Description of problem: [NMO] More then one master node should be prevented or not allowed. The current workflows allow the attempt to place more then one master node into maintenance. It will not go into maintenance because trying to prevent etcd quorum loss. It probably needs to be prevented from UI (this bug) and/ or both for API. A duplicate will be generated for API. Tested version steps: Version: [root@sealusa6 ~]# oc get clusterversion NAME VERSION AVAILABLE PROGRESSING SINCE STATUS version 4.4.0-0.nightly-2020-04-21-210658 True False 98m Cluster version is 4.4.0-0.nightly-2020-04-21-210658 Steps to reproduce: 1. Deploy cluster with CNV (which has node-maintenace-operator) 2. select compute -> Nodes 3. select 3 dots on any master-0-0 node and "Start Maintenance" < wait for successfully putting master-0-0 node Under maintenance > 4. select 3 dots on any master-0-1 node and "Start Maintenance" < It will not go into maintenance > because of the etcd-quorum-guard > The undestanding is Actual results: It attempts to put the master-0-1 node into maintenance and eventually throw a warning "Workloads failing to move drain did not complete after 1m0s" < see attached image> This is because etcd-quorum-guard-xxxxxx is preventing. Expected results: It should prevent the user from trying the second and/or third master node from UI/API Additional info: Looking at doc even though moved to machine-config-operator [1] Taken from [2] "The etcd Quorum Guard ensures that quorum is maintained for etcd for OpenShift. For the etcd cluster to remain usable, we must maintain quorum, which is a majority of all etcd members. For example, an etcd cluster with 3 members (i.e. a 3 master deployment) must have at least 2 healthy etcd member to meet the quorum limit. There are situations where 2 etcd members could be down at once: a master has gone offline and the MachineConfig Controller (MCC) tries to rollout a new MachineConfig (MC) by rebooting masters the MCC is doing a MachineConfig rollout and doesn't wait for the etcd on the previous master to become healthy again before rebooting the next master In short, we need a way to ensure that a drain on a master is not allowed to proceed if the reboot of the master would cause etcd quorum loss." [1] https://github.com/openshift/machine-config-operator/blob/master/install/0000_80_machine-config-operator_07_etcdquorumguard_deployment.yaml [2] https://github.com/openshift/etcd-quorum-guard
Created attachment 1680968 [details] Screen Image of warning
This should be enforced at the NMO level, not the UI.

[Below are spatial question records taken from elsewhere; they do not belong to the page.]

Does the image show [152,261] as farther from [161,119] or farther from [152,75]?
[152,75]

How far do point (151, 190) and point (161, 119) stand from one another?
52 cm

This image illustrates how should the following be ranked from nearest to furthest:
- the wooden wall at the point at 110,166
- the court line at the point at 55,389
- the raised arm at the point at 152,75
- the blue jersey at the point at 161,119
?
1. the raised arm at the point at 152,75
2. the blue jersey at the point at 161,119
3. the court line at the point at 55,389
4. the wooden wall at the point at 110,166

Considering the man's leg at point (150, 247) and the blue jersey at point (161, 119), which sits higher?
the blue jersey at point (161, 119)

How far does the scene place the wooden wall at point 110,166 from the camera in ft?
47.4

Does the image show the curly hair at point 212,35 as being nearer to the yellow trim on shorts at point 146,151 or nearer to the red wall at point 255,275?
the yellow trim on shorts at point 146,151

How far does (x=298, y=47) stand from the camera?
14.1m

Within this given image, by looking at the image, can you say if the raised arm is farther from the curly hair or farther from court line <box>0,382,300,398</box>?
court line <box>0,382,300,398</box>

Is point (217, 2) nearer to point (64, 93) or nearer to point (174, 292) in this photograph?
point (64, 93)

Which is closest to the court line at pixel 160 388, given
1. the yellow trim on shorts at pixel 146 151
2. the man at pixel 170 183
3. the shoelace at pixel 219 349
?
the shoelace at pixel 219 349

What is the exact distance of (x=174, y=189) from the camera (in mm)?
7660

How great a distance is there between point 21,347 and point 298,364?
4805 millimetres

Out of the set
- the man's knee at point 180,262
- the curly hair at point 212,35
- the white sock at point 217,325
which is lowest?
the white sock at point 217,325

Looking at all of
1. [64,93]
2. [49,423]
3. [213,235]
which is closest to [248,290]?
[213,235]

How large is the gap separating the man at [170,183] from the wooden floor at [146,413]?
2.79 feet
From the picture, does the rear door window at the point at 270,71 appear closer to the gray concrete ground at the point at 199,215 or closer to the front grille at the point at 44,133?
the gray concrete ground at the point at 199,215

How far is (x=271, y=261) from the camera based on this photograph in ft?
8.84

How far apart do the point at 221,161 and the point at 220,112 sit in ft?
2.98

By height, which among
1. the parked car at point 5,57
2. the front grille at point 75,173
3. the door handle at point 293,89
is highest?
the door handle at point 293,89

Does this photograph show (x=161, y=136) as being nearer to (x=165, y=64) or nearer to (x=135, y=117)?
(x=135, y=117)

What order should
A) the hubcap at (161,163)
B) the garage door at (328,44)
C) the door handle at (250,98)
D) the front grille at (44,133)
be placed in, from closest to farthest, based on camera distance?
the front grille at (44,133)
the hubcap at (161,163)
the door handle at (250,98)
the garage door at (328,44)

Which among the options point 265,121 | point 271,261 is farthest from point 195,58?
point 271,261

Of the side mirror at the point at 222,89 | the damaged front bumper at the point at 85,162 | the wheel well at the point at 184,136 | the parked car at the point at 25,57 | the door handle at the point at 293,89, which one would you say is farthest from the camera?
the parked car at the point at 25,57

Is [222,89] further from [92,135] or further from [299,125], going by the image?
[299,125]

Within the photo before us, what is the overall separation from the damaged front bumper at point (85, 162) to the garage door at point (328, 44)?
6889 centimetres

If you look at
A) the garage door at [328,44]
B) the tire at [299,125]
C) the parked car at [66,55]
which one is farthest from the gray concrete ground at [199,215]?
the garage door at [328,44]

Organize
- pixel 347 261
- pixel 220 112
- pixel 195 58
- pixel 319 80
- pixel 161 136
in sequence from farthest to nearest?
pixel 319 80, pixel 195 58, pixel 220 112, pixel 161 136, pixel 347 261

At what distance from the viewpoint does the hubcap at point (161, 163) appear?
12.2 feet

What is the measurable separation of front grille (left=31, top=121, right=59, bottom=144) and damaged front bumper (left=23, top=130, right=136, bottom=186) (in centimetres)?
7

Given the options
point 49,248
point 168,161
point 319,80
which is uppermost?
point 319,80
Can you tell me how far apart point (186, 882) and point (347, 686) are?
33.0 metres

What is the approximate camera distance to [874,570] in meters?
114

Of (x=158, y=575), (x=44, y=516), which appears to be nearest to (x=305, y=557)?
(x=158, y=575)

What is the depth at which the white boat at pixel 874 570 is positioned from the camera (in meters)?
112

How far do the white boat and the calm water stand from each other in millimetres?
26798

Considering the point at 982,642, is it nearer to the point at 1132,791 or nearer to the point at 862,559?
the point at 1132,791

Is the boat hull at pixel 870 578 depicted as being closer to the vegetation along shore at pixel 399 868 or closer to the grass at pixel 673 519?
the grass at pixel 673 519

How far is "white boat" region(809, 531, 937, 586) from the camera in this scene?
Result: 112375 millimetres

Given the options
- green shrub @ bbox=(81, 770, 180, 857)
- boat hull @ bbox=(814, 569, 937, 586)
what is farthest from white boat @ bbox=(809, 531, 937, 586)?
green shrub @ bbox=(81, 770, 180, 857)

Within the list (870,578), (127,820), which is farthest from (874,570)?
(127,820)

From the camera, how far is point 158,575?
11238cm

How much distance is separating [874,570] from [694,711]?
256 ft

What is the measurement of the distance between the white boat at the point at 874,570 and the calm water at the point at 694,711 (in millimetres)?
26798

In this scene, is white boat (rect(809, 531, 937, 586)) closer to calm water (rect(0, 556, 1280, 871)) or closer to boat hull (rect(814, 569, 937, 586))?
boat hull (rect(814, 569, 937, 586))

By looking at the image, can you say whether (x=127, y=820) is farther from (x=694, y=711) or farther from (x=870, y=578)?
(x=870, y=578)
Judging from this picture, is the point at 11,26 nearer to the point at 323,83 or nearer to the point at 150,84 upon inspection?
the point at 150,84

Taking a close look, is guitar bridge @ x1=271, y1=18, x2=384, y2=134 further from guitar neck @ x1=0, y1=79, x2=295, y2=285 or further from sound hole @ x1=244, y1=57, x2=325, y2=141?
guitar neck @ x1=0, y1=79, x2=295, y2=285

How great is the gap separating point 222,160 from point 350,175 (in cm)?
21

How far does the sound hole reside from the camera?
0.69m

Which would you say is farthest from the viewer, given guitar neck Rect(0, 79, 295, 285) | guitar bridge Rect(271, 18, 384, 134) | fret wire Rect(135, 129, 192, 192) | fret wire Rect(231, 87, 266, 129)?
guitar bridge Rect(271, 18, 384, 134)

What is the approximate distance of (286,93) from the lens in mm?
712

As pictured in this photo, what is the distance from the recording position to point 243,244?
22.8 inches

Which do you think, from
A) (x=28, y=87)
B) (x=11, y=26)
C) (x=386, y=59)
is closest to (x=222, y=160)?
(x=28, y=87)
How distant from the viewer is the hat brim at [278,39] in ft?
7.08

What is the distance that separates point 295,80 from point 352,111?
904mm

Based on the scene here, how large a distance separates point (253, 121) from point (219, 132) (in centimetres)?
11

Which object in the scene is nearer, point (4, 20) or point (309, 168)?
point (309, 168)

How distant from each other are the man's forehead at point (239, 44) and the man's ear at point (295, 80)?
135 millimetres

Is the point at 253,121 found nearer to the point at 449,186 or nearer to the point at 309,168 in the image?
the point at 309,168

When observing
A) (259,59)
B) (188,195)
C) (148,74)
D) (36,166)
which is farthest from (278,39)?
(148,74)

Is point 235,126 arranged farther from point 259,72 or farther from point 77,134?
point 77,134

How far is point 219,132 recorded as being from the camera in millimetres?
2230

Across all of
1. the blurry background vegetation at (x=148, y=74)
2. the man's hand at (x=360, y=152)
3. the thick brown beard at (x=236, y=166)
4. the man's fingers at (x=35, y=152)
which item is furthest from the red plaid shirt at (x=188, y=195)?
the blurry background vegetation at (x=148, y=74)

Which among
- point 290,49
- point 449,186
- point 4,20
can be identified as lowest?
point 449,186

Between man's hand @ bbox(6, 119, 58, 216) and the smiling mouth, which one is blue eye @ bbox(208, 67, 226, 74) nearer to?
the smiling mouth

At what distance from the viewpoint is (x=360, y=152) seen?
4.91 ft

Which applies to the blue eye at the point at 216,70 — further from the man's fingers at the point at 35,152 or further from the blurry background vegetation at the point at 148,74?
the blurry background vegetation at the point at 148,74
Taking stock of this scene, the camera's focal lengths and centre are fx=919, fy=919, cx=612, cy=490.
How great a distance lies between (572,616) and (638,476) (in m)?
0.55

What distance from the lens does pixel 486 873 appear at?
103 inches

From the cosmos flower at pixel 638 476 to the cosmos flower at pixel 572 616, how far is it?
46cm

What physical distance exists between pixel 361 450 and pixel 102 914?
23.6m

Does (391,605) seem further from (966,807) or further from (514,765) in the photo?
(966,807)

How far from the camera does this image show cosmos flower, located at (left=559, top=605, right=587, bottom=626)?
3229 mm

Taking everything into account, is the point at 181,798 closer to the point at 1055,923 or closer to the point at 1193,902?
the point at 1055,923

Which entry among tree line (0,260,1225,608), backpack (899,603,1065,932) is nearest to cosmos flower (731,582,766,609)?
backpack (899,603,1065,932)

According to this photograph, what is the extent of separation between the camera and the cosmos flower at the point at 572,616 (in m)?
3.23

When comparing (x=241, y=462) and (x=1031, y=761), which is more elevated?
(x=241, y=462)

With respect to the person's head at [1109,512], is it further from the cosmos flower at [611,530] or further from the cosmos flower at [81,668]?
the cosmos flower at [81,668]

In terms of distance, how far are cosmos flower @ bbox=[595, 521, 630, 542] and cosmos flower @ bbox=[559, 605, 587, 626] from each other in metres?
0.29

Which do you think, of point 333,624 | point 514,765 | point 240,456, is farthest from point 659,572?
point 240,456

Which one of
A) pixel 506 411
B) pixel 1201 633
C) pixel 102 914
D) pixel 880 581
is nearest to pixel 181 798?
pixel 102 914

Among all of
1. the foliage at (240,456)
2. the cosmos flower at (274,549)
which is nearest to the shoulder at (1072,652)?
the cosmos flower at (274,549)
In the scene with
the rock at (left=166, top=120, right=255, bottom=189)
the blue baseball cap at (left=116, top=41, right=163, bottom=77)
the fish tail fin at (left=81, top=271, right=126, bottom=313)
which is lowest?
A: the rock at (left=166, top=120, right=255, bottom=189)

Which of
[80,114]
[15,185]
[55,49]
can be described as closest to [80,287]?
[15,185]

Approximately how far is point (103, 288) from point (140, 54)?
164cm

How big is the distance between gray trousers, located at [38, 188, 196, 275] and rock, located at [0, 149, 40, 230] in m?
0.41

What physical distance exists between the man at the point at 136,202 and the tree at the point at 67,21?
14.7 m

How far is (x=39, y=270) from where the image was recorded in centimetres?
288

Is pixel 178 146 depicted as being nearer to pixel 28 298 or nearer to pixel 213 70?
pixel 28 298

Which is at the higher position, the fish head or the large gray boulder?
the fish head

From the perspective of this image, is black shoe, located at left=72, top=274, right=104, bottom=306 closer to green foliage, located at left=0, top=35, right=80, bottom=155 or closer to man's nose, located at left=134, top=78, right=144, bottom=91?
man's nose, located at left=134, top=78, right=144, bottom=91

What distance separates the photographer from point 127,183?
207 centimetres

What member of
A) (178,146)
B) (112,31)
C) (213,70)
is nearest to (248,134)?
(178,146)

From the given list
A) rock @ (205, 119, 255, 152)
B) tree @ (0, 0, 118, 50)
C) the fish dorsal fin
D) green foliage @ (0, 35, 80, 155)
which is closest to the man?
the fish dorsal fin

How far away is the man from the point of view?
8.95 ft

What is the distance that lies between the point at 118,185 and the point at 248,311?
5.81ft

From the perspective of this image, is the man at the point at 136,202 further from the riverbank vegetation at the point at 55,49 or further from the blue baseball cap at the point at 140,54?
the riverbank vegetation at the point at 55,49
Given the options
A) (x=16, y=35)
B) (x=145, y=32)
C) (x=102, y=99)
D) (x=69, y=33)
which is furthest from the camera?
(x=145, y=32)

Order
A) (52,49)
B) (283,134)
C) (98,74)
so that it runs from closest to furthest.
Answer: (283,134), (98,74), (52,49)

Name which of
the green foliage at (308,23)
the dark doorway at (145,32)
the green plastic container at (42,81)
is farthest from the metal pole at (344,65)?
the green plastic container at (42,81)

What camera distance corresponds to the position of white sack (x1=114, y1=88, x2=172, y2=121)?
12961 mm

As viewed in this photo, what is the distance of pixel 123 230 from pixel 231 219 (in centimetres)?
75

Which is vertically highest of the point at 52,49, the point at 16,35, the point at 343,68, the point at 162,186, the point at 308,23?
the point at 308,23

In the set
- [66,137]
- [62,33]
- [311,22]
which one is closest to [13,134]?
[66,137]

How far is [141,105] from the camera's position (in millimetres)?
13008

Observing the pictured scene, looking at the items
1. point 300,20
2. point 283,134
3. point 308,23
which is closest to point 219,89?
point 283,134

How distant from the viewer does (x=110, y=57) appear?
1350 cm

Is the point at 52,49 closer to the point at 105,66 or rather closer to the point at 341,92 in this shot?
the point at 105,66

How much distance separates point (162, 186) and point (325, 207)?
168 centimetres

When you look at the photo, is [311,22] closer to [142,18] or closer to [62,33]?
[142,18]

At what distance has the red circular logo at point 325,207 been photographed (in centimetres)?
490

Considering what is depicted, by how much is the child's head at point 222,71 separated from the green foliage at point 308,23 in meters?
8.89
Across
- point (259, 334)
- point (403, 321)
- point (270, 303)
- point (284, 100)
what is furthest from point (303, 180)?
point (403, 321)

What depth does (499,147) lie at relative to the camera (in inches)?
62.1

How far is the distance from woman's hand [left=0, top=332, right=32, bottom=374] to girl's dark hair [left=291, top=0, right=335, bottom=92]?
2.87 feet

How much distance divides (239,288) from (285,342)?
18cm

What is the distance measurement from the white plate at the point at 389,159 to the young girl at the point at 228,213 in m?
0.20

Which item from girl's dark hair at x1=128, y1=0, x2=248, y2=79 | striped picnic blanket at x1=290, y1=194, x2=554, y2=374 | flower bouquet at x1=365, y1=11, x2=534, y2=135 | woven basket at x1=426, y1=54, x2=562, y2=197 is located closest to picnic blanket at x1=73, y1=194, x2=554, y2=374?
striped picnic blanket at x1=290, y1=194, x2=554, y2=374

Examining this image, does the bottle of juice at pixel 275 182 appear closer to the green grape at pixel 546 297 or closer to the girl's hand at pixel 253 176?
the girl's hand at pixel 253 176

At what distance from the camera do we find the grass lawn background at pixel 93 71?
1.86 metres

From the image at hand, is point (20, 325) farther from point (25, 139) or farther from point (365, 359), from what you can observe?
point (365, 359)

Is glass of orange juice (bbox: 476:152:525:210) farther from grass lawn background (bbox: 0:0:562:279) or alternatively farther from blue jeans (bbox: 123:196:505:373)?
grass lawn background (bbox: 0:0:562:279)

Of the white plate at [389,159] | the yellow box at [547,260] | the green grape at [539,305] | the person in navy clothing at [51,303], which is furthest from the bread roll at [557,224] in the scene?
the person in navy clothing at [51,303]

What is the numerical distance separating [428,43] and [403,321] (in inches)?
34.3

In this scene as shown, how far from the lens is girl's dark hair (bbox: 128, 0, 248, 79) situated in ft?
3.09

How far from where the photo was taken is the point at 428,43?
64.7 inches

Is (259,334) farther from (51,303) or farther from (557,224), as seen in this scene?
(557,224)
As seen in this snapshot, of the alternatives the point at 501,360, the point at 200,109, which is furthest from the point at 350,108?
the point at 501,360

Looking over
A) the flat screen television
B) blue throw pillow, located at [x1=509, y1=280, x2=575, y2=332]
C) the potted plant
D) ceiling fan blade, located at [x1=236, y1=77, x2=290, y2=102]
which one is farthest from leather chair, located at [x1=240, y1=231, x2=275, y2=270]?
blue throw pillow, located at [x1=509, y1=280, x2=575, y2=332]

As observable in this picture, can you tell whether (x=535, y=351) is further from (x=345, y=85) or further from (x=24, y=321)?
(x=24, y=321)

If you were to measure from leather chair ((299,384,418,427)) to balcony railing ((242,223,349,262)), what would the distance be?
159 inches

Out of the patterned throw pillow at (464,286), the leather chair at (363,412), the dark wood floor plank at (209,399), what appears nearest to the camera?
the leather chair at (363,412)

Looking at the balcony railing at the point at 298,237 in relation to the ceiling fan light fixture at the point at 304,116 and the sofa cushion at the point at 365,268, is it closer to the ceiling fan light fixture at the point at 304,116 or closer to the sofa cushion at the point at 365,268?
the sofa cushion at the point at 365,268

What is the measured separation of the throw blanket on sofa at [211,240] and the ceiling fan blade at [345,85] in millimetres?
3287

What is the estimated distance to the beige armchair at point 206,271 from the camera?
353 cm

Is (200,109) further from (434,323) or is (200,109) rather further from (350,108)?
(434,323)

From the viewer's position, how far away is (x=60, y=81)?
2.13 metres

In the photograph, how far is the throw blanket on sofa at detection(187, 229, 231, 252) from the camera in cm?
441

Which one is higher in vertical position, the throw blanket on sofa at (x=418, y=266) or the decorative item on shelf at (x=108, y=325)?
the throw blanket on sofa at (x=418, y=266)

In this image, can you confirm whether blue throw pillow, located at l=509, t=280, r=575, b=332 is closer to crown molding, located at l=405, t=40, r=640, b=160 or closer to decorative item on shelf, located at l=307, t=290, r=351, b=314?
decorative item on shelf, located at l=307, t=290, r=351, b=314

If there is use case for more then (3) masters, perhaps we need to implement how many can be put into a formula so we don't allow (total - 2)
Changing the subject, I don't believe there are any other ways that maintenance mode can "fail" rather than take longer than expected. So it would be worth making sure we have UI in place to handle it gracefully.
(In reply to Andrew Beekhof from comment #4) > Changing the subject, I don't believe there are any other ways that > maintenance mode can "fail" rather than take longer than expected. > So it would be worth making sure we have UI in place to handle it gracefully. Right, IIUC this relates to proper maintenance progress tracking (https://bugzilla.redhat.com/show_bug.cgi?id=1812354) - as mentioned there NMO does not report pod counts frequently enough
Unfortunately there was no capacity this sprint to do this. Moving to upcoming.
Lets talk about what we can do in this area for 4.6
Moving to upcoming sprint as there is no action available until dependent bug is fixed.
I think this might have been implemented? It appears now in 4.6 it is preventing user with (3) Master from more then (1) in Maintenance
@Andrew what do you expect from UI to do here ? Should we disable Start maintenance action if there's already some master in maintenance ?
Created attachment 1716255 [details] Failed maintenance on second master Im attaching a screenshot so you can take a look how UI looks like when user tries to start maintenance on second master
I like the new warning, looks good! (In reply to Rastislav Wagner from comment #11) > @Andrew what do you expect from UI to do here ? Should we disable Start > maintenance action if there's already some master in maintenance ? In later builds the NMO will intercept and reject the create operation (webhook). So the ask for the UI is to look for and handle that "somehow".
Based on Comment 13, moving to 4.7
Created attachment 1718164 [details] newer message CNV 2.5 NMO v0.7.0
This no longer is an issue and the latest message seems appropriate with CNV 2.5 with v0.7.0 NMO We can close/verify
As per comment 18, closing.